Apesar da incomensurável angústia que neste espaço foi, de igual modo, vivida, aquando da partida do meu marido para a sua derradeira morada, no jazigo de família a uns escassos 500 metros da casa, posso falar de tudo isto sem tristeza. A vida é feita desta manta de retalhos, tal qual as lindas colchas de "patchwork" que a minha mãe fazia. É bom lembrar os tempos felizes, mas também não faz mal recordar os menos venturosos. Há, até, uma dor suave e terna nesta mescla de sentimentos.


Sou uma pessoa de lugares.


Quero aos lugares da minha vida como se de entes queridos se tratassem. E na minha vida tem havido espaço para tantos lugares... todos tão amados.

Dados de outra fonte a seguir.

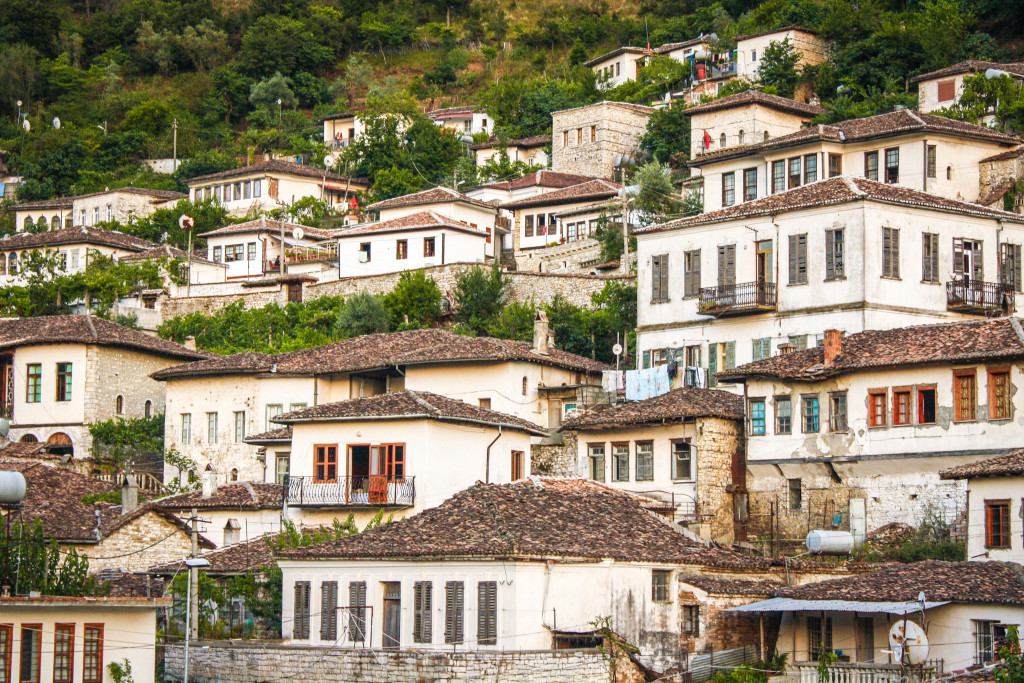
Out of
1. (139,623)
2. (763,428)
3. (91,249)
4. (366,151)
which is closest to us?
(139,623)

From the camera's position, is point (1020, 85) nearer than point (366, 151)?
Yes

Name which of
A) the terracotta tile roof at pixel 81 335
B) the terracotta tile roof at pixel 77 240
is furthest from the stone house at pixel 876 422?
the terracotta tile roof at pixel 77 240

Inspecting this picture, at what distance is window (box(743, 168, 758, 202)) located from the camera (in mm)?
60312

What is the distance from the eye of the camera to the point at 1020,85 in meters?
64.5

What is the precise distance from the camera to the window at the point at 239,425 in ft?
186

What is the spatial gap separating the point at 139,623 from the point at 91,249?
170 feet

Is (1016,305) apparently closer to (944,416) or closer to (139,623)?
(944,416)

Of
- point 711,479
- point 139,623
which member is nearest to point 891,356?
point 711,479

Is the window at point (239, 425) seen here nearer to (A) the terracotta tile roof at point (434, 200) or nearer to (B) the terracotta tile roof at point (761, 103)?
(A) the terracotta tile roof at point (434, 200)

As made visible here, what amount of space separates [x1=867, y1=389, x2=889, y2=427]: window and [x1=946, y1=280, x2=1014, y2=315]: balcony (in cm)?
837

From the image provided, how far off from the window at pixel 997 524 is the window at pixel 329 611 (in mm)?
13621

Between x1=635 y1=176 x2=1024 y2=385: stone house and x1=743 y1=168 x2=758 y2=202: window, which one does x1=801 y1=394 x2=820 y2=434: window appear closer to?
x1=635 y1=176 x2=1024 y2=385: stone house

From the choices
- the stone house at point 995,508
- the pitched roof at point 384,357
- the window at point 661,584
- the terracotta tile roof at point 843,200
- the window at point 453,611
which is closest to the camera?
the window at point 453,611

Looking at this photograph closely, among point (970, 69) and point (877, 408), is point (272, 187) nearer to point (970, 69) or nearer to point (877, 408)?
point (970, 69)
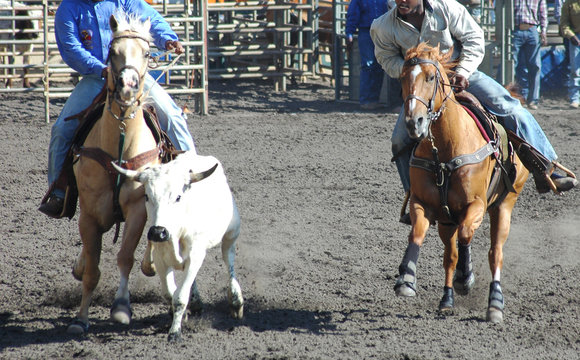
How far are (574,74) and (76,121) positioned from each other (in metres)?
10.8

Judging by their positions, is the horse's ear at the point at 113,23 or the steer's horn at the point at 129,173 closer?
the steer's horn at the point at 129,173

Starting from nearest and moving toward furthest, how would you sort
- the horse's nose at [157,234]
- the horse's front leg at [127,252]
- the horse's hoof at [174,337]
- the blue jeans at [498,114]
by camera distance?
the horse's nose at [157,234], the horse's hoof at [174,337], the horse's front leg at [127,252], the blue jeans at [498,114]

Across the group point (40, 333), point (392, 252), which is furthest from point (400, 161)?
point (40, 333)

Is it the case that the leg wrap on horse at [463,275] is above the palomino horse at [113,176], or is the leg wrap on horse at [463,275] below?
below


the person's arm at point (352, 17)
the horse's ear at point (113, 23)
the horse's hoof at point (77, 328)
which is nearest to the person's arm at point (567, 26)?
the person's arm at point (352, 17)

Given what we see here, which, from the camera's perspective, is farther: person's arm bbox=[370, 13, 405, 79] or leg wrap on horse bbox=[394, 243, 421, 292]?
person's arm bbox=[370, 13, 405, 79]

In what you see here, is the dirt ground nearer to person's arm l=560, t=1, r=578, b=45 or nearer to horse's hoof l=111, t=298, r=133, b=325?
horse's hoof l=111, t=298, r=133, b=325

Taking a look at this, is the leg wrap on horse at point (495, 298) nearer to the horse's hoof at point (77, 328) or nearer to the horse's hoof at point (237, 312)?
the horse's hoof at point (237, 312)

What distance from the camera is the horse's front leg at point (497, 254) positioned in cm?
549

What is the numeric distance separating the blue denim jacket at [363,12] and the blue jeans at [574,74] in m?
3.46

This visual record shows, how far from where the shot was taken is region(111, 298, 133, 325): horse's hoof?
518 cm

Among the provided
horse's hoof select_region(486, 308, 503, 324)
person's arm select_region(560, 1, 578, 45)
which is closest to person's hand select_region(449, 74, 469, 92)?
horse's hoof select_region(486, 308, 503, 324)

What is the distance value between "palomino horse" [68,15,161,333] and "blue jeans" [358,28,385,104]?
9.00m

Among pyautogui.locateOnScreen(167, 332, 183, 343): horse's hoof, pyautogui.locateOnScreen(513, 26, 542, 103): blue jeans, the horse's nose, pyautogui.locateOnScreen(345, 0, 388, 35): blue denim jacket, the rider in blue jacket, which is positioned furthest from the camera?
pyautogui.locateOnScreen(513, 26, 542, 103): blue jeans
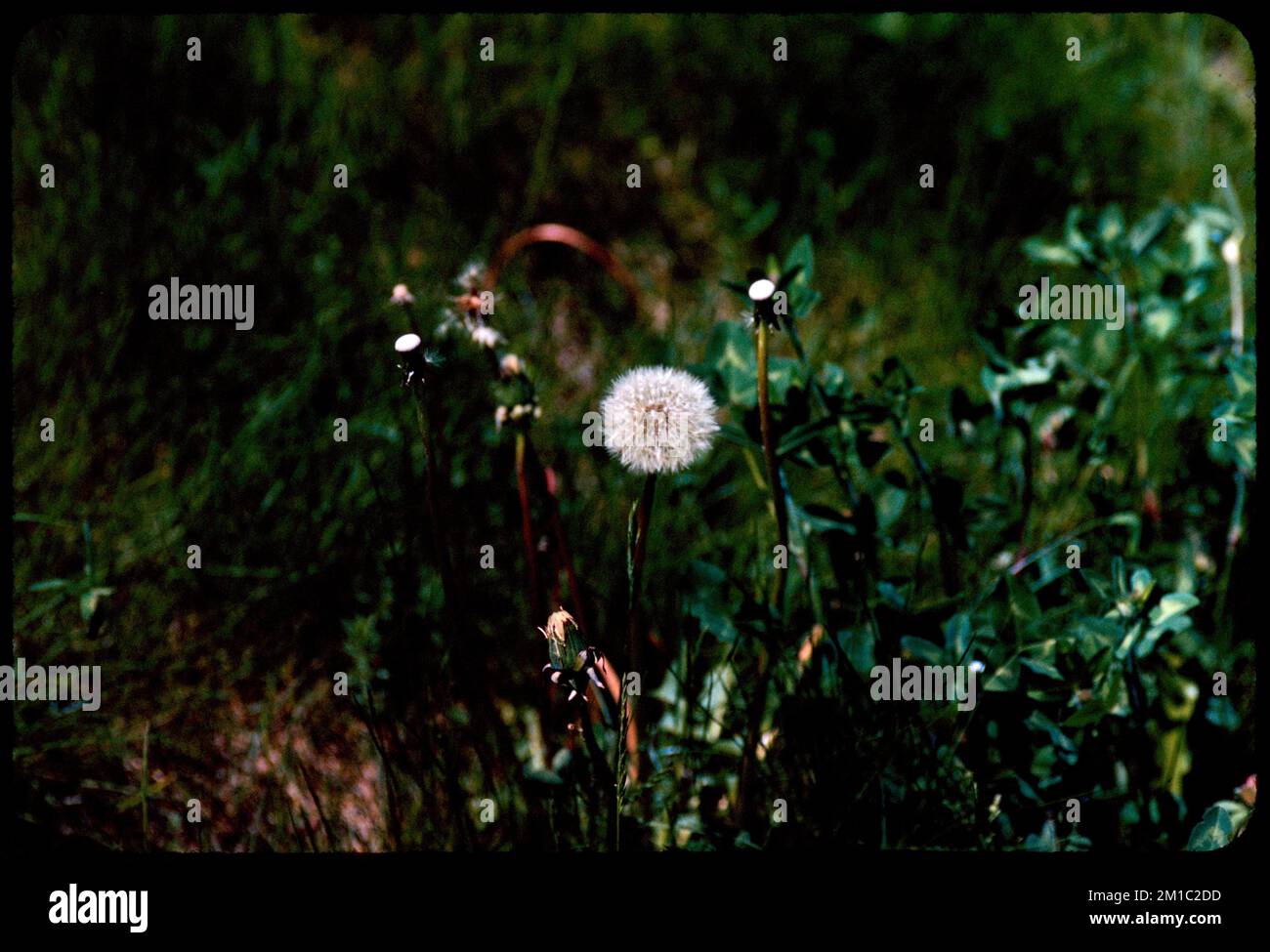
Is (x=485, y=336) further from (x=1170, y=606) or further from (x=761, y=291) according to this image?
(x=1170, y=606)

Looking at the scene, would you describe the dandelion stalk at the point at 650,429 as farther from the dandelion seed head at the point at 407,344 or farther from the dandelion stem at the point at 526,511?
the dandelion seed head at the point at 407,344

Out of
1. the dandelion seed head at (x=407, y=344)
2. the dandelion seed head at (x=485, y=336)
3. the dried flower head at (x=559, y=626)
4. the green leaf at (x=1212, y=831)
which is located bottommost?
the green leaf at (x=1212, y=831)

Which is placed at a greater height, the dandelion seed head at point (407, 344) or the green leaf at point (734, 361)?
the green leaf at point (734, 361)

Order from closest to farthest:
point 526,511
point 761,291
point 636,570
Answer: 1. point 761,291
2. point 636,570
3. point 526,511

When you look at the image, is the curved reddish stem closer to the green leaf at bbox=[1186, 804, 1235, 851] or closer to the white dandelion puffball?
the white dandelion puffball

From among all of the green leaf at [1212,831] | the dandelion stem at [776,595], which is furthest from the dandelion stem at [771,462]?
the green leaf at [1212,831]

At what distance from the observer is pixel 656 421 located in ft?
4.28

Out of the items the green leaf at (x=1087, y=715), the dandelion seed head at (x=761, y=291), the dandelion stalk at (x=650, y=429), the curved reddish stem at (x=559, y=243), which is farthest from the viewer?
the curved reddish stem at (x=559, y=243)

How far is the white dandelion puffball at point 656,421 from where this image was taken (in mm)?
1297

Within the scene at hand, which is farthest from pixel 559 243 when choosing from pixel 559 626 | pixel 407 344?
pixel 559 626

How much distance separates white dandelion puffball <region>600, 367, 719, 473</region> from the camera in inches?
51.1

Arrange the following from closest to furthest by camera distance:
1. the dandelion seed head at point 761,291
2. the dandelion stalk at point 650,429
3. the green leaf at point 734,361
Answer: the dandelion seed head at point 761,291 → the dandelion stalk at point 650,429 → the green leaf at point 734,361

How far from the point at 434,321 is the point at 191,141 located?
0.69 metres
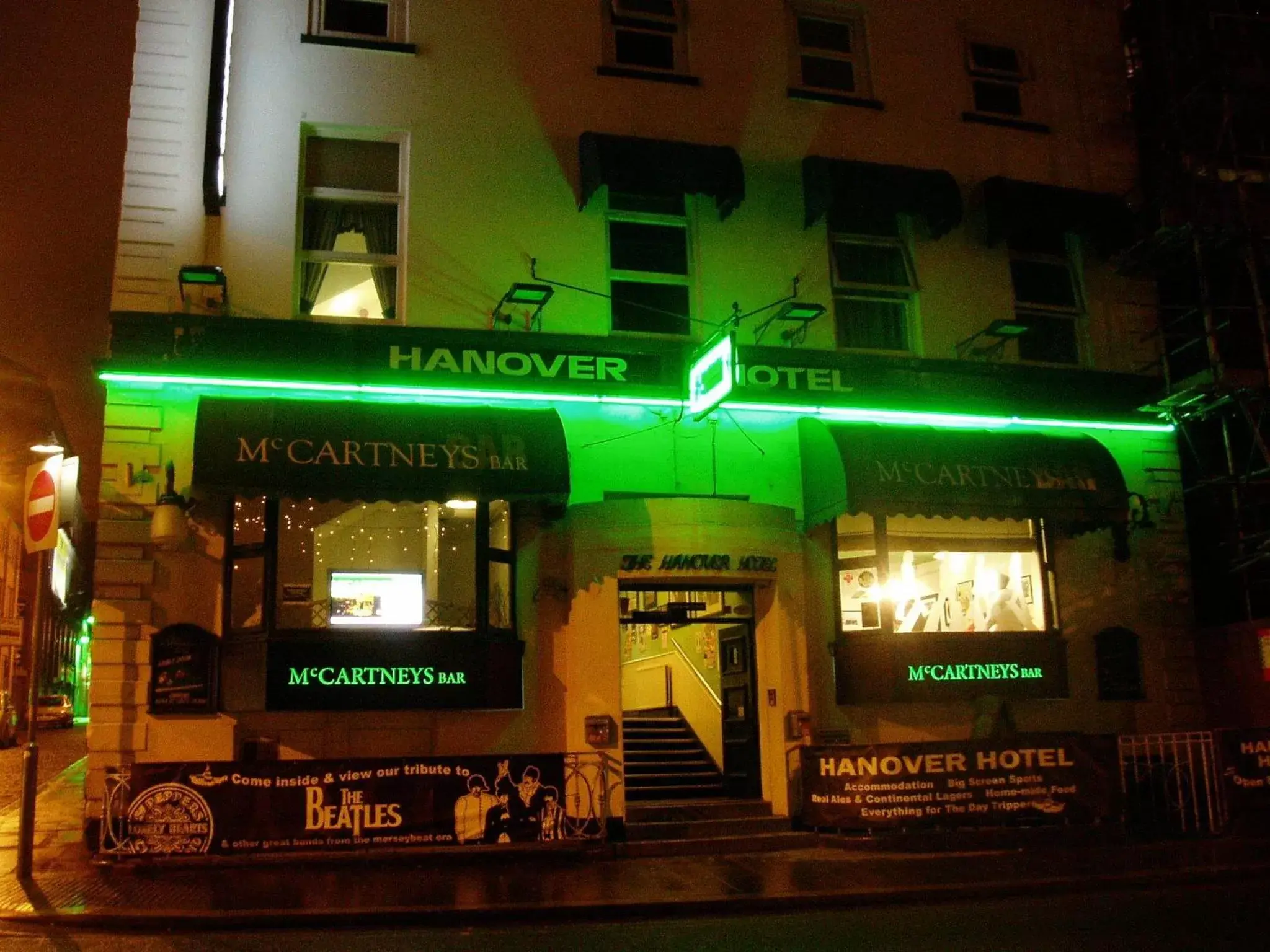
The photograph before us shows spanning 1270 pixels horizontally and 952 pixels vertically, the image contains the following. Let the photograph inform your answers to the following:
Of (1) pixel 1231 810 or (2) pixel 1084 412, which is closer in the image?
(1) pixel 1231 810

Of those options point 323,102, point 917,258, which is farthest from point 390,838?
point 917,258

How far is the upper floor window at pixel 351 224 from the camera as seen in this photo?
571 inches

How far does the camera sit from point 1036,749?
13.1 m

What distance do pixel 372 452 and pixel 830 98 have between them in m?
8.25

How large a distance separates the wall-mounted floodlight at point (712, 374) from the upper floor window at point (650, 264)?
3.65 ft

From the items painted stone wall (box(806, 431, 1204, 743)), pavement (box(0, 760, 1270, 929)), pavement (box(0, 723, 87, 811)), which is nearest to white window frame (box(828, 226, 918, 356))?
painted stone wall (box(806, 431, 1204, 743))

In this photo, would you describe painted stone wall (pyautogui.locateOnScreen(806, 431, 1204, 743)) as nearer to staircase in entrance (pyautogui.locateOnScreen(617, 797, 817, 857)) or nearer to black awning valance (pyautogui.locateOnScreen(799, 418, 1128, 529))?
black awning valance (pyautogui.locateOnScreen(799, 418, 1128, 529))

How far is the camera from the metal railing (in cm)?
1358

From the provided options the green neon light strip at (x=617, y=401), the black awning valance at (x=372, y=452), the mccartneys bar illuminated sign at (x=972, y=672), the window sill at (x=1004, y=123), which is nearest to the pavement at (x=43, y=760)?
the black awning valance at (x=372, y=452)

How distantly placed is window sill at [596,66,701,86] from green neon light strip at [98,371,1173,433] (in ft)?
14.6

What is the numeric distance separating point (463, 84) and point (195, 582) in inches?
279

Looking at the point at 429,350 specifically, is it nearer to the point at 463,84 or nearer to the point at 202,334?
the point at 202,334

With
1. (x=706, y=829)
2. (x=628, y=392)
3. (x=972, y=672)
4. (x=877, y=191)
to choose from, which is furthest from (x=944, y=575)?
(x=877, y=191)

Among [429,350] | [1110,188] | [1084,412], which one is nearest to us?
[429,350]
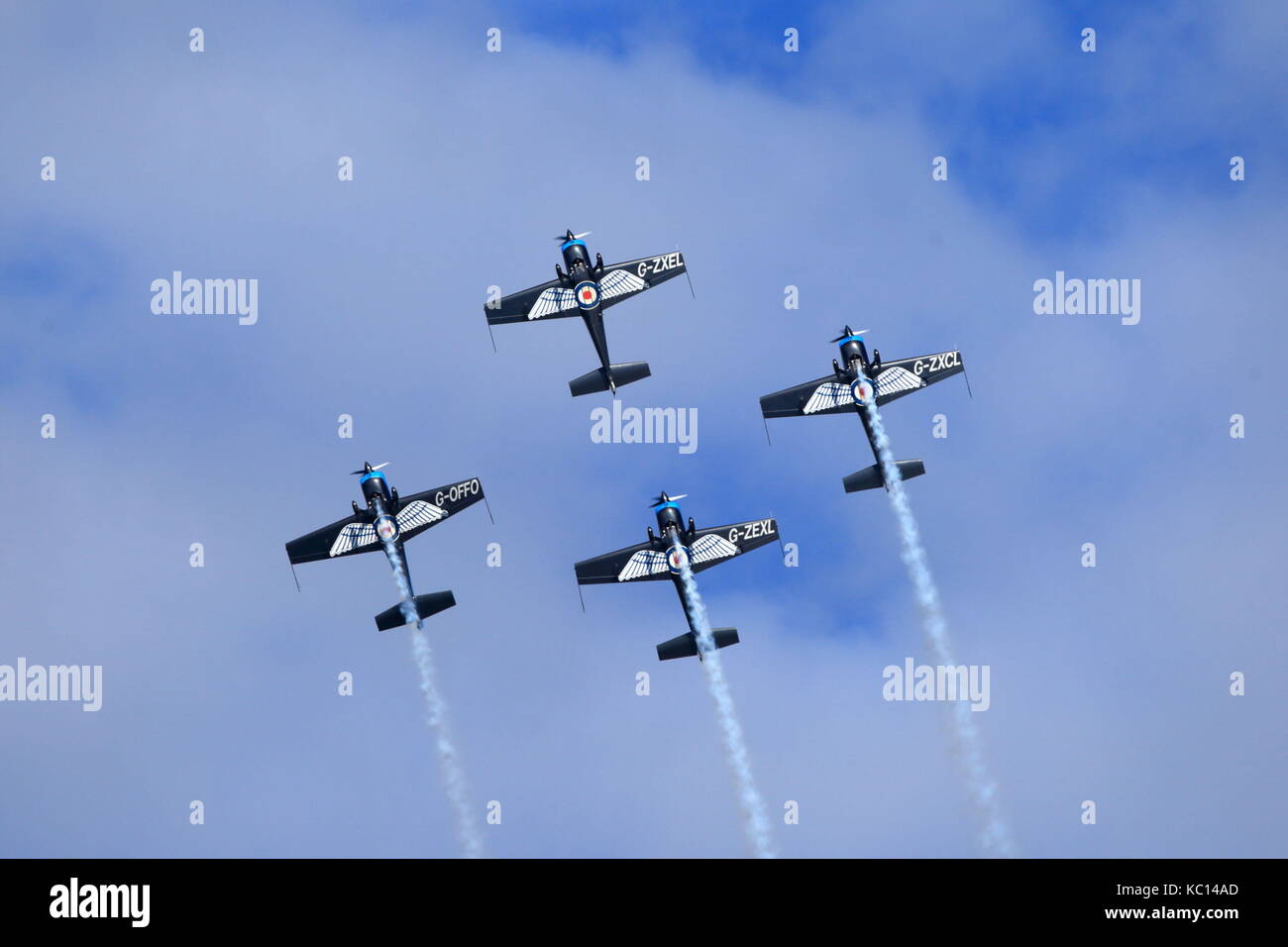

Talvez porque foi no mês de Fevereiro que, há cinquenta anos, naquele local de afecto, se fez ouvir o meu primeiro choro, hoje foi o dia da Casa. Da Obra. Da Ponte do Arco.




14 comentários:

Luís disse...

Maria:

Estou fascinado! É linda essa Obra: obrigado pela partilha. Senti-me a passear pelos corredores do seu passado... saio deste seu espaço mais rico.

Um beijinho

Anónimo disse...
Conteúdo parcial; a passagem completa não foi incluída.